By Joey Elkins, PharmD

Need to Knows

• Endogenous Stimulation – Elevate-T leverages enclomiphene with supportive cofactors to stimulate endogenous testosterone production, avoiding the long-term suppression associated with exogenous testosterone replacement therapy (TRT).¹
  
  
• Preserving Spermatogenesis – By maintaining luteinizing hormone (LH) and follicle-stimulating hormone (FSH) signaling, Elevate-T helps sustain intratesticular testosterone and sperm production—addressing one of the most critical drawbacks of traditional TRT.¹
  
  
• Clinical Outcomes Without Injections – Case experience shows serum testosterone levels can nearly triple in six months, delivering impact comparable to TRT without dependency, controlled substance hurdles, or adherence barriers.
  
  

Testosterone Optimization and Fertility Preservation: How Elevate-T Expands Options for Providers

In clinical practice, TRT has long served as the primary option for men with low testosterone.
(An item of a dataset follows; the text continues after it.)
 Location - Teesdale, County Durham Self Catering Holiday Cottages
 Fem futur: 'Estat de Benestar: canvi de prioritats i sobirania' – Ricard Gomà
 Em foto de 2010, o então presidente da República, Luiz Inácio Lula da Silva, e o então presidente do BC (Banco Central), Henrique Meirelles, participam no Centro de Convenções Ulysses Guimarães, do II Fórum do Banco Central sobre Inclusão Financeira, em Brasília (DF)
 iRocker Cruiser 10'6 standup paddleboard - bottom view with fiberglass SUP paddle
While widely used, it comes with significant limitations: exogenous testosterone suppresses the hypothalamic-pituitary-gonadal (HPG) axis, reduces fertility by lowering intratesticular testosterone, and creates dependency that can make discontinuation difficult.² Many providers and patients are also cautious about controlled substances, injection-based regimens, and long-term adherence challenges.
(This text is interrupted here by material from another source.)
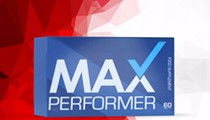 Max Performer Review: The Ultimate Formula To Boost Your Bed Game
Elevate-T was developed to address these pain points. Instead of adding testosterone externally, Elevate-T leverages a selective estrogen receptor modulator (SERM)—enclomiphene—along with supportive precursors (DHEA, pregnenolone, and zinc) to stimulate the body’s own endogenous testosterone production. The result is a clinically meaningful increase in testosterone levels without the drawbacks of exogenous replacement.³

In my own case, Elevate-T nearly tripled my serum testosterone over six months—from the mid-300s to just under 1000 ng/dL—without a single injection. This case experience reflects what the mechanism and literature already suggest: endogenous stimulation can be a viable, practical option for men with low testosterone, as well as a valuable adjunct for those already on TRT who wish to preserve fertility.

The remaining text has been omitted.